**Travail à faire**
a) D'après le texte sur Charlton, sur quel score s'est terminée la finale de C1 disputée à Wembley contre le Benfica d'Eusébio ?
b) Reproduisez à l'identique tout le passage du texte sur Charlton qui va de « Mexico 1970, la » jusqu'à « la 70e minute. ».
c) Poursuivez la rédaction du texte sur Charlton à partir de sa dernière phrase.

**Texte de l'exercice**
★ ★ ★ ★ ★
Devenu titulaire indiscutable avec les Trois Lions au début des Sixties, il faudra attendre un demi-siècle pour que son bilan de 49 buts en 106 capes soit dépassé (par Wayne Rooney, 53/120). Sa légende s'étoffe lors de la Coupe du monde 1966 remportée à domicile.
En fin d'année, il décroche le Ballon d'Or et est élu "Footballeur de l'année" par les journalistes anglais (la récompense "PFA Players' Player of the Year", décernée par les footballeurs, ne sera lancée qu'en 1973-74). Deux ans plus tard, consacré capitaine de United, il inscrit un doublé en finale de C1 à Wembley contre le Benfica d'Eusébio (4-1, après prolongations) et propulse Man United au sommet de l'Europe, une décennie après Munich. À 30 ans, il est sur le toit du monde.

Mexico 1970, la bourde de Ramsey
Mais c'est le dernier coup d'éclat de la "Sainte Trinité", le sublime trio Ballon d'Or Best-Charlton-Law. À seulement 22 ans, le déjà blasé Nord-Irlandais verse dans l'hédonisme éthylique et l'Écossais Law accumule les blessures. Matt Busby, manager depuis 1945, se retire temporairement en 1969 et définitivement en mai 1971.

En quart de finale de Mexico 1970 contre la RFA, une affiche marketée comme la revanche de 1966, le sélectionneur Alf Ramsey commet l'erreur tactique de sortir Charlton (et Martin Peters) à la 70e minute.
★ ★ ★ ★ ★
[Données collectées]
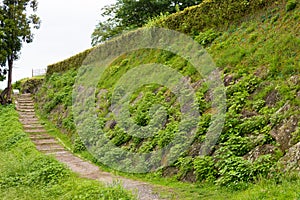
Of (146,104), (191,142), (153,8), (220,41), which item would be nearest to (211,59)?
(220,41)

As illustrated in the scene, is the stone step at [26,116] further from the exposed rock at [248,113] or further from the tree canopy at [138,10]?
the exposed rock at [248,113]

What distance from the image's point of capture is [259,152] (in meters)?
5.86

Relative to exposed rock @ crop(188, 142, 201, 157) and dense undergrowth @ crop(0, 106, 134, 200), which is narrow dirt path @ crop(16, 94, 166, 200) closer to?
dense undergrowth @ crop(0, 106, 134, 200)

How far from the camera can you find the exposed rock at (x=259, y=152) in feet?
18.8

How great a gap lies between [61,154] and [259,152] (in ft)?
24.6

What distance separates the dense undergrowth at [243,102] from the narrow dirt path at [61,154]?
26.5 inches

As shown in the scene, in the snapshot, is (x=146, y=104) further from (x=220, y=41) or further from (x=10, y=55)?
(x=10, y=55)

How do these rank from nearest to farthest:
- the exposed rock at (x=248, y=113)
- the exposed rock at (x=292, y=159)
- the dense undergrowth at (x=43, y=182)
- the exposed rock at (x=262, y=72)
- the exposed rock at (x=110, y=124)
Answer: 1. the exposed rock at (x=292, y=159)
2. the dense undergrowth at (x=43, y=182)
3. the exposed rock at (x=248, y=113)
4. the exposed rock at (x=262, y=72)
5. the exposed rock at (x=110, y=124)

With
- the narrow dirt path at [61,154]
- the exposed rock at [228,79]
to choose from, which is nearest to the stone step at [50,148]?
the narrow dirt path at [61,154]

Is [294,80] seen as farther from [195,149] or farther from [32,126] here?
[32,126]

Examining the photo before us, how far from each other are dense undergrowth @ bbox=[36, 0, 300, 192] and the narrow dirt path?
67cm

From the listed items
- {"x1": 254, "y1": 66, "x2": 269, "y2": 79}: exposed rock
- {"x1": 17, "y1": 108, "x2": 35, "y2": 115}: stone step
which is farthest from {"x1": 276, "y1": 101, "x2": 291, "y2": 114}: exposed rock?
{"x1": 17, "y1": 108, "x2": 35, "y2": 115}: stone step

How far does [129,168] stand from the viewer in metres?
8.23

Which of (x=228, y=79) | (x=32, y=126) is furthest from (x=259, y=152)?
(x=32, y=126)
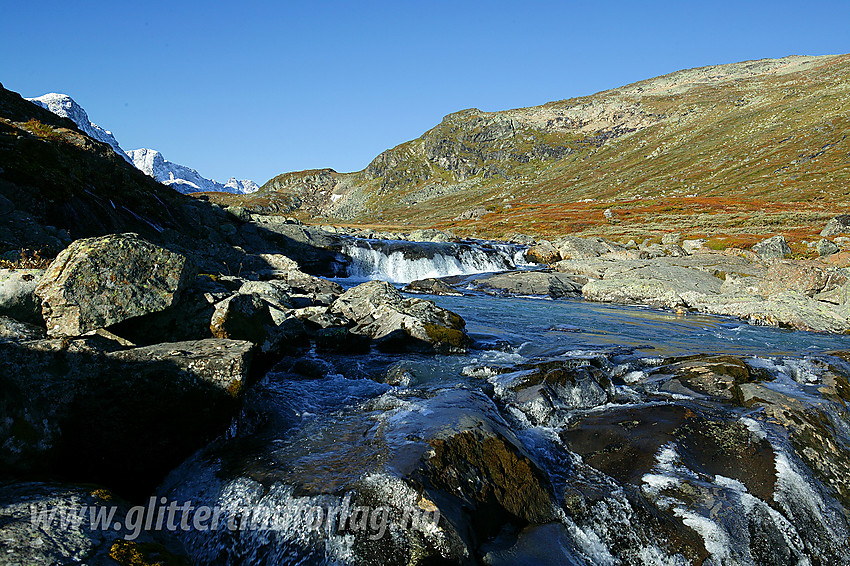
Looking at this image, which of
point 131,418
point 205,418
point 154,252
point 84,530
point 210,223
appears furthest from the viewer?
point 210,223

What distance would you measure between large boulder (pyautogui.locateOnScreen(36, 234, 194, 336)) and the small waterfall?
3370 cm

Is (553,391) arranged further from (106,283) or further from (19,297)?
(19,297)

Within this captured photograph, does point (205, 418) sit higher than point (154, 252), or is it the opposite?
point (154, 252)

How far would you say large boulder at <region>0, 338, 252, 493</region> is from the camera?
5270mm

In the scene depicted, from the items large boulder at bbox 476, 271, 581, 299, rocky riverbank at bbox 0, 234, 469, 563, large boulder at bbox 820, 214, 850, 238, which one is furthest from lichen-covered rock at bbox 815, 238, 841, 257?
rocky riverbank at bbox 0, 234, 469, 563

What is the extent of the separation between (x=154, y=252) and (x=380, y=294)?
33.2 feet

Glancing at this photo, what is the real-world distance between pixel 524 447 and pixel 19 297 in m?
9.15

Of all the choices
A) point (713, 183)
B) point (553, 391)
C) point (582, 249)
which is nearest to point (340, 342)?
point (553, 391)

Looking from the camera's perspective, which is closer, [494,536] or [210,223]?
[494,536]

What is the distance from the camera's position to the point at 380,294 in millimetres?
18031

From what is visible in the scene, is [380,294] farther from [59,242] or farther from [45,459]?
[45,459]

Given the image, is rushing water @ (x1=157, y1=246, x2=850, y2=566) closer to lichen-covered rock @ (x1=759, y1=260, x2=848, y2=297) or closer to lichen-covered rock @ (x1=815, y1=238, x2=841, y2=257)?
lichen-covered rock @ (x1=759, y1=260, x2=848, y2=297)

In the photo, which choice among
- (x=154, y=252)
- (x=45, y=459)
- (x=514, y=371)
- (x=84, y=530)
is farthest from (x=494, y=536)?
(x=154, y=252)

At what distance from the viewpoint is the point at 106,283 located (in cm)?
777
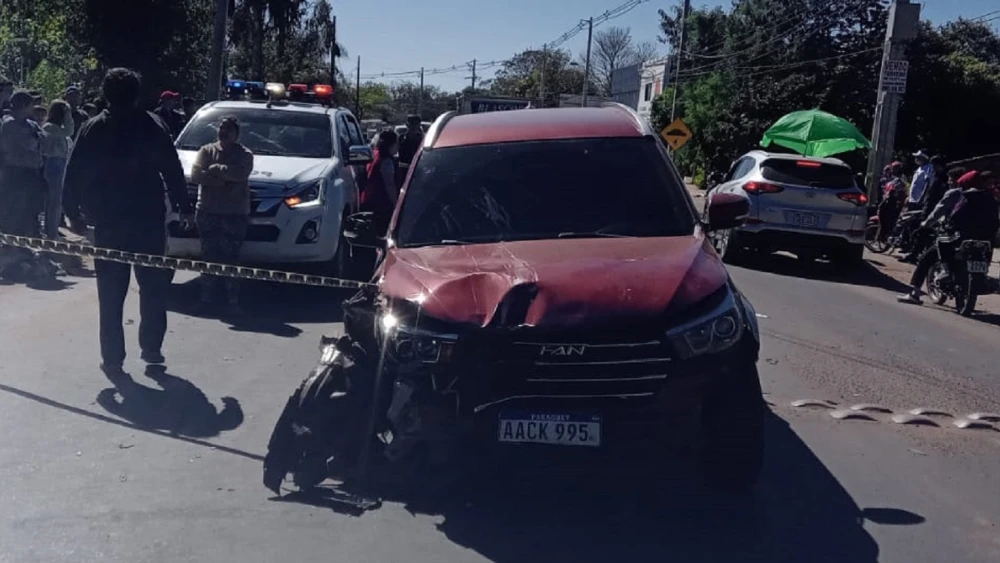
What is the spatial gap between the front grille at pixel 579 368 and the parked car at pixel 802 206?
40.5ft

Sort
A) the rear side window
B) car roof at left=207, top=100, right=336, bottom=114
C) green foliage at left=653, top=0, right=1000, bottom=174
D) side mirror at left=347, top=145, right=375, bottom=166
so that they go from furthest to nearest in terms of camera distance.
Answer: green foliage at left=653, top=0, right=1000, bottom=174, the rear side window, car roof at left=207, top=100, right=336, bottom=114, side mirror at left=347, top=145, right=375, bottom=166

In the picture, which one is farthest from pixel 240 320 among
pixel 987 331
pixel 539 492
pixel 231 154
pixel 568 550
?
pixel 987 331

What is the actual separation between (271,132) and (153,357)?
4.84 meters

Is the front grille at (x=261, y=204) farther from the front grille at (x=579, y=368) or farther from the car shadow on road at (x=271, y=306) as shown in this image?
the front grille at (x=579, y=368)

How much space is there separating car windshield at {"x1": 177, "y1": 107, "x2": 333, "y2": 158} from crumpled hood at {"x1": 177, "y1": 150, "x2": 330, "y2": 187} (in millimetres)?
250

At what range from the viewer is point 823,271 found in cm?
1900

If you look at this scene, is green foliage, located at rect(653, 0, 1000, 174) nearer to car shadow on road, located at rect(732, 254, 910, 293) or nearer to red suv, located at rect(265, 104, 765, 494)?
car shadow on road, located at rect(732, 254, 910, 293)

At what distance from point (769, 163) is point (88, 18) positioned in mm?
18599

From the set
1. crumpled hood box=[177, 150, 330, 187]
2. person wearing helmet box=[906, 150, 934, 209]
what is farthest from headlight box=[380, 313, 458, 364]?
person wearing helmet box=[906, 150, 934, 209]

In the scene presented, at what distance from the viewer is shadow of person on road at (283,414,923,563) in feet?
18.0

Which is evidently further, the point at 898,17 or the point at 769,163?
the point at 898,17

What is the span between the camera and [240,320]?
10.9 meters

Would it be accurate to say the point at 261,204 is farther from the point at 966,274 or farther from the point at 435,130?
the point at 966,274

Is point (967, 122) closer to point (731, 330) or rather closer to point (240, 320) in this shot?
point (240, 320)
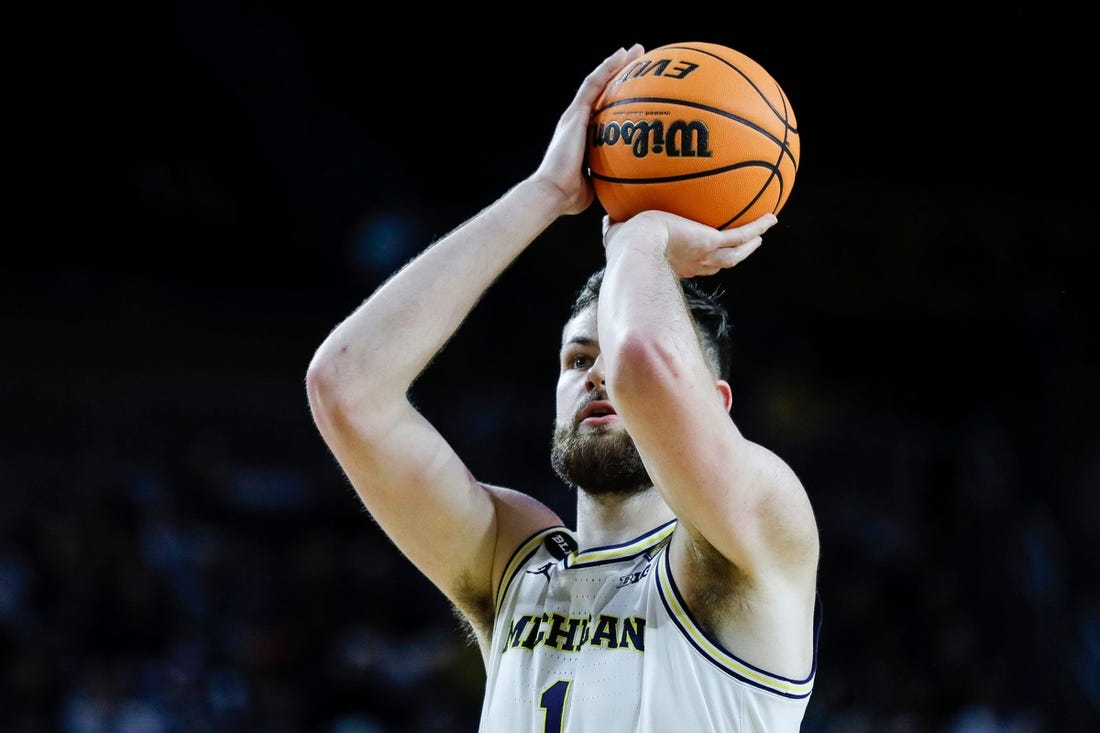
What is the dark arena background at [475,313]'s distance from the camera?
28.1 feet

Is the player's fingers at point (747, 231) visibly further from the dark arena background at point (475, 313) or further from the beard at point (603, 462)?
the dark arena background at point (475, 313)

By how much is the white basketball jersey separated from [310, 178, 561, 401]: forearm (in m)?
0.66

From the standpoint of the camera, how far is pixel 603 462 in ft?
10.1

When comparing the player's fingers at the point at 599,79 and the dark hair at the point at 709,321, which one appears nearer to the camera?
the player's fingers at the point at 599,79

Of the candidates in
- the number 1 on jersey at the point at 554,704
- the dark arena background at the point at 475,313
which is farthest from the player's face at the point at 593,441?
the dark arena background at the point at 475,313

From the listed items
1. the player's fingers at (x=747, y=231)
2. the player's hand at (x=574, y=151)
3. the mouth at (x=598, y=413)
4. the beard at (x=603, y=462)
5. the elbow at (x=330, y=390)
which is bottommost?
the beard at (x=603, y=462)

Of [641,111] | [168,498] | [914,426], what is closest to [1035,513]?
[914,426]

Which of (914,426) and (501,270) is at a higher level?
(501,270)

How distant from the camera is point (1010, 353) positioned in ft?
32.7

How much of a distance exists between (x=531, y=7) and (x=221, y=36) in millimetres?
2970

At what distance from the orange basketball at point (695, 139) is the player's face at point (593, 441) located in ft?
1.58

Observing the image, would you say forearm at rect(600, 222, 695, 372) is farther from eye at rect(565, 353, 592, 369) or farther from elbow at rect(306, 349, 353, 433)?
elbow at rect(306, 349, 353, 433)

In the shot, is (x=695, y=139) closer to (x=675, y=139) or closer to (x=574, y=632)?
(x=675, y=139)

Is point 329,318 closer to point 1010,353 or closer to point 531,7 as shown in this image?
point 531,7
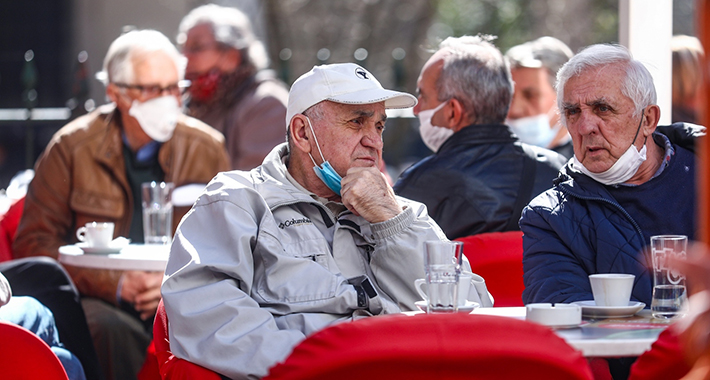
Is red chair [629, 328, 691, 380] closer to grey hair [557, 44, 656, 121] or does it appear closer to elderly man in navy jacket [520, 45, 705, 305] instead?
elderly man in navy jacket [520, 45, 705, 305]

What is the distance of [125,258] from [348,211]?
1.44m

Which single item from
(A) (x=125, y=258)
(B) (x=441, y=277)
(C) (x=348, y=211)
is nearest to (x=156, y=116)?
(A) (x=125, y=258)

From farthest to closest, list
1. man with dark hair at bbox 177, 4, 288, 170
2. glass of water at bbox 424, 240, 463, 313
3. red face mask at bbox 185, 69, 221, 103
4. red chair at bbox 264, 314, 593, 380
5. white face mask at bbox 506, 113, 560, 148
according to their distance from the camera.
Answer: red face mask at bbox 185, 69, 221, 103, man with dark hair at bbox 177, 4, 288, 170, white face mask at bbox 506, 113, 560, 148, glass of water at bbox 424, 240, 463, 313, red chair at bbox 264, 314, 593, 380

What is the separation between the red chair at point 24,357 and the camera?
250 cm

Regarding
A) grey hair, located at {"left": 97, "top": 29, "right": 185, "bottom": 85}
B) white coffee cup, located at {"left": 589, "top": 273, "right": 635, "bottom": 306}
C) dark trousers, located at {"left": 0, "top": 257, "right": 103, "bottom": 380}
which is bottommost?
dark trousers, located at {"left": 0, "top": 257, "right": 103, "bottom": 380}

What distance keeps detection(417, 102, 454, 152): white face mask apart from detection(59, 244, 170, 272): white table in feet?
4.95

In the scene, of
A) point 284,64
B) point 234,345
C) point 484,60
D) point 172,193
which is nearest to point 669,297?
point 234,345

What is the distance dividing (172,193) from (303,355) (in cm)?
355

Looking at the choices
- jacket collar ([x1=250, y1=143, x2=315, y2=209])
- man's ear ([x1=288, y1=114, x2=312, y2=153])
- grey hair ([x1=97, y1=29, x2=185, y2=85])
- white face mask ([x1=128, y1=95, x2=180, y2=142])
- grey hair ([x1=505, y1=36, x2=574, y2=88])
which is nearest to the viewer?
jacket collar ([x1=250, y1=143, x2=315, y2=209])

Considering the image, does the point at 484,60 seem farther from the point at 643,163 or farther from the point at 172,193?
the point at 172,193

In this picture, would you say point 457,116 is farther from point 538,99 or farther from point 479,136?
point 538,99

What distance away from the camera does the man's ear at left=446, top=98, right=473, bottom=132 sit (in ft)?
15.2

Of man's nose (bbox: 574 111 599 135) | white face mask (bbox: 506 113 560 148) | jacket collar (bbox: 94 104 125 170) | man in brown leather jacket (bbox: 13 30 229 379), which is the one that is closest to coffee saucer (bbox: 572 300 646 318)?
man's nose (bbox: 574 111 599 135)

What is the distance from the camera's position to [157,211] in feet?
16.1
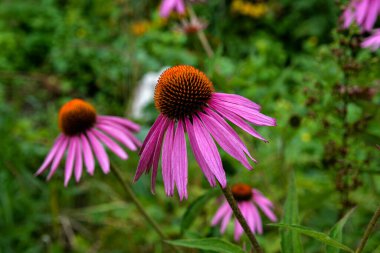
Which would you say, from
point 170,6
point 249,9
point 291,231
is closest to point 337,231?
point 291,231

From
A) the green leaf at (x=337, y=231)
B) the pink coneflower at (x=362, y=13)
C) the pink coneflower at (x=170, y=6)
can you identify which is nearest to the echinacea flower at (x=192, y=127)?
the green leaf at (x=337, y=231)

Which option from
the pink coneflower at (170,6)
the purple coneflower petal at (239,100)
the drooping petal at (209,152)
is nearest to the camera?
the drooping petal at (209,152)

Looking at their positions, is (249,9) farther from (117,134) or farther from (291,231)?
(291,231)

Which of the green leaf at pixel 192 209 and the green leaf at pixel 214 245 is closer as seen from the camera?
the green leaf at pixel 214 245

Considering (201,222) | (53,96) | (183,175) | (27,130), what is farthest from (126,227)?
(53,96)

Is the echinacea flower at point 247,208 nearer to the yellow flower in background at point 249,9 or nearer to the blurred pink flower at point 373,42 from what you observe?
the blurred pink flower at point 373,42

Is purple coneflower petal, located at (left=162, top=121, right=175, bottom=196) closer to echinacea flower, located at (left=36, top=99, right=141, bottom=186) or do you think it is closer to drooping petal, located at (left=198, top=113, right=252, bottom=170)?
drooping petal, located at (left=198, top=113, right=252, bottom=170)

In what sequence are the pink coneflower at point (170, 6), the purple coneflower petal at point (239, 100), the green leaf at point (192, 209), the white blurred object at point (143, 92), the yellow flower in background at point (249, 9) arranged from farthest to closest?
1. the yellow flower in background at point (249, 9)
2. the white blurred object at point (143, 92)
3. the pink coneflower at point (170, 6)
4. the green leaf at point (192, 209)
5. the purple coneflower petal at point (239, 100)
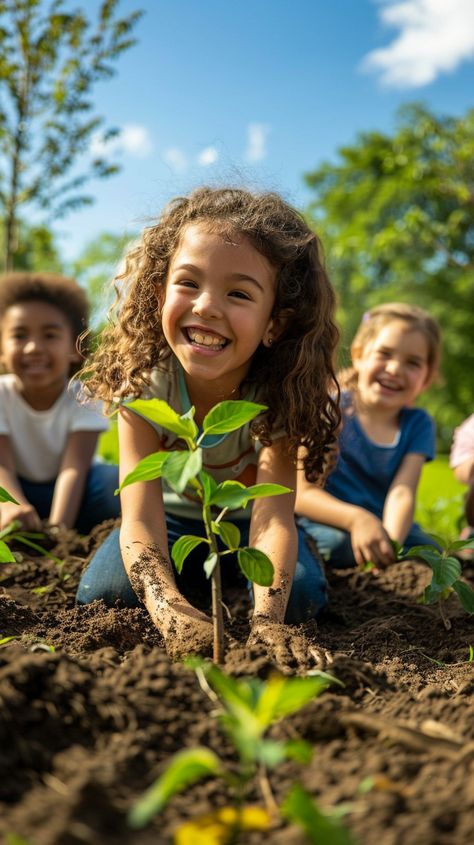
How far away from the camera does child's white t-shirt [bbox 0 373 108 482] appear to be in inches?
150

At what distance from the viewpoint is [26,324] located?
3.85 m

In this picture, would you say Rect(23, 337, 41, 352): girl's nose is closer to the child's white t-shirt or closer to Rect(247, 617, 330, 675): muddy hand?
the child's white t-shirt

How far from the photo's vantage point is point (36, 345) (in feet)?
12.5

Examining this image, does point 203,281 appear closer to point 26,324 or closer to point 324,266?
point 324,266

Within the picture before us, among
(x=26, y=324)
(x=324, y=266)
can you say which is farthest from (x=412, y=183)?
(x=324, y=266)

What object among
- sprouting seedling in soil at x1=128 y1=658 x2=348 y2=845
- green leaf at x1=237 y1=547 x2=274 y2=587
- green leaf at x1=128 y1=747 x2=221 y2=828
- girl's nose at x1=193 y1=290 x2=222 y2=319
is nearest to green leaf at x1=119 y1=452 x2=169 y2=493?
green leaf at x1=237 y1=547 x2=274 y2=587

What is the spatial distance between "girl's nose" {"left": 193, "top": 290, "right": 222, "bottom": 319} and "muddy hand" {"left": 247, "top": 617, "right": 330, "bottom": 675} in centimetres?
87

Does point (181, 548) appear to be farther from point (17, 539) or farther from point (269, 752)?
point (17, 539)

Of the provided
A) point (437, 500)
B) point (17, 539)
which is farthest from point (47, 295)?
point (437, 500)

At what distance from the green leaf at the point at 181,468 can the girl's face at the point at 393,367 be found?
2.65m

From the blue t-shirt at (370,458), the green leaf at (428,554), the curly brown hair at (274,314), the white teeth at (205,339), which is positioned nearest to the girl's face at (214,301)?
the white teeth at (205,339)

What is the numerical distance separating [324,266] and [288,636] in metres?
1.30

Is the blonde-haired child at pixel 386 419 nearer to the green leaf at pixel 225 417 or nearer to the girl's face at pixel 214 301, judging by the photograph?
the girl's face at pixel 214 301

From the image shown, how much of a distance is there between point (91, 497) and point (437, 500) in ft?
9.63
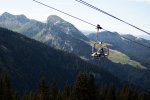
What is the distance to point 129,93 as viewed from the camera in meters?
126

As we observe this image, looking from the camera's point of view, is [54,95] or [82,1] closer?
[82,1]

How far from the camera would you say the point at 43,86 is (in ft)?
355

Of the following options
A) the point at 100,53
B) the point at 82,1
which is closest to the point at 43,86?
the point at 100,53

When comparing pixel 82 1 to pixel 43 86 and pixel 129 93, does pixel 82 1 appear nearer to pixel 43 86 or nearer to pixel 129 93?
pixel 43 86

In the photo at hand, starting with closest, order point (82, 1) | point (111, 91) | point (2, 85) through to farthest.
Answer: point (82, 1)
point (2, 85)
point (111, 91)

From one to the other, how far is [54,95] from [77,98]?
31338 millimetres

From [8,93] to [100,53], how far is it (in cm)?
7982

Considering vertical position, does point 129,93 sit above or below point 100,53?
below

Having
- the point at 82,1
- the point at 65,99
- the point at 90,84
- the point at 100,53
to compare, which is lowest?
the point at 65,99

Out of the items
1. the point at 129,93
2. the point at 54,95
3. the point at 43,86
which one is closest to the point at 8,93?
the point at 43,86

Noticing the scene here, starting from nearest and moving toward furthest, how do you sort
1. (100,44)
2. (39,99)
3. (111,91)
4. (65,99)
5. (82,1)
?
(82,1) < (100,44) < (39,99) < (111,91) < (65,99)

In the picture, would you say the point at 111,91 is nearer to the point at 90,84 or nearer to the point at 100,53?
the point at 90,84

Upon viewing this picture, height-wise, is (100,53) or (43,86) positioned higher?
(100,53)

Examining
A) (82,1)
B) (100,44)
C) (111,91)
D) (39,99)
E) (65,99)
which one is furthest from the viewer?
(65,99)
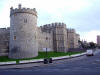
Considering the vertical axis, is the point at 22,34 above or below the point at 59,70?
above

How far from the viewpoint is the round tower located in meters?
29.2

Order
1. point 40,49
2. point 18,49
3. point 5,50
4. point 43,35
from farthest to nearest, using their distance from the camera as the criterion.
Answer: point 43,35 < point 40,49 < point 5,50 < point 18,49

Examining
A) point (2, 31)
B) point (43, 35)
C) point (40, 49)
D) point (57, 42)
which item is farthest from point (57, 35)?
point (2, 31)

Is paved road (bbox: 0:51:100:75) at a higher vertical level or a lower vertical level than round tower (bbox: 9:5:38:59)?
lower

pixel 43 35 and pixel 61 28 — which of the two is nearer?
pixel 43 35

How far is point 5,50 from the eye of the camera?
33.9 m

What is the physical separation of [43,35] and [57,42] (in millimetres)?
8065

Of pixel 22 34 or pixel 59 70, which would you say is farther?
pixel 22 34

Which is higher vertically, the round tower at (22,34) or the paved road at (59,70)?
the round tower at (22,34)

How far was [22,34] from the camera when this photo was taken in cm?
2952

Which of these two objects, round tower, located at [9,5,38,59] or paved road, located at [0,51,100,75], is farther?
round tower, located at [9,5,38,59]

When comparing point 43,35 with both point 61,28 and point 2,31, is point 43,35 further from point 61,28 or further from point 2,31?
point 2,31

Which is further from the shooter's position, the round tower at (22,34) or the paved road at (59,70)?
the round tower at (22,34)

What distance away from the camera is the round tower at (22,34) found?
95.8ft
★ ★ ★ ★ ★
**Résultats attendus**
a) 4-1, après prolongations.

b)
Mexico 1970, la bourde de Ramsey
Mais c'est le dernier coup d'éclat de la "Sainte Trinité", le sublime trio Ballon d'Or Best-Charlton-Law. À seulement 22 ans, le déjà blasé Nord-Irlandais verse dans l'hédonisme éthylique et l'Écossais Law accumule les blessures. Matt Busby, manager depuis 1945, se retire temporairement en 1969 et définitivement en mai 1971.

En quart de finale de Mexico 1970 contre la RFA, une affiche marketée comme la revanche de 1966, le sélectionneur Alf Ramsey commet l'erreur tactique de sortir Charlton (et Martin Peters) à la 70e minute.

c)
Décision difficilement compréhensible car les Anglais mènent 2-1 et archidominent des Allemands qui viennent cependant de réduire le score, sur une erreur du gardien Peter Bonetti - un novice international aligné en urgence en remplacement de Gordon Banks, victime de violentes crampes la veille du match, après avoir bu une bière dans leur hôtel de Guadalaraja (l'intoxication alimentaire fut d'abord écartée, les Anglais ayant fait venir cuisiniers et nourriture, mais ensuite considérée comme probable).
Ce ne fut pas le seul bizarre incident de ce Mondial. Les tabloïds titreront sur "des coups montés". Certains supporters demeureront convaincus que Banks fut "empoisonné", peut-être même par la CIA... Fatalement, les Allemands en profiteront pour prendre l'ascendant, surtout au milieu, jusqu'alors magistralement contrôlé par Charlton. Un but de Hurst est refusé et Gerd Müller qualifie les siens durant la prolongation (3-2).
Les Anglais, qui avaient un meilleur onze qu'en 1966, croyaient au doublé. Quelque peu vexé par ce qu'il perçoit comme un manque de confiance du sélectionneur, Bobby claque silencieusement la porte de l'équipe nationale. De nature diplomate, il ne dira rien sur le coup, mais se confiera plus tard avec amertume sur la "bourde" d'Alf Ramsey.
Une retraite sportive bien remplie
Bobby Charlton dispute son dernier match pour United le 28 avril 1973, le même jour que son frère Jack, arrière central à Leeds United. En 1974, il signe à Preston North End (D3), comme entraîneur-joueur, puis portera les couleurs de Waterford en Irlande, avant d'accepter une pige australienne en tant que joueur "celebrity guest", une mini-mode à l'époque.
Homme généreux et altruiste, il s'engage dans de nombreuses œuvres caritatives et se lance également dans les affaires, en investissant dans des secteurs aussi variés que le voyage, la bijouterie ou les écoles de football. Parallèlement, il devient consultant pour la BBC quelque temps et siège au directoire de Manchester United à partir de 1984.

Plus tard, aux côtés d'Alex Ferguson, on lui offre un rôle d'ambassadeur du club, une fonction qu'il occupera jusqu'en 2018. En 1994, il est anobli pour services rendus au football. Inévitablement, c'est lui qui fait venir les mineurs chiliens à Old Trafford en 2010.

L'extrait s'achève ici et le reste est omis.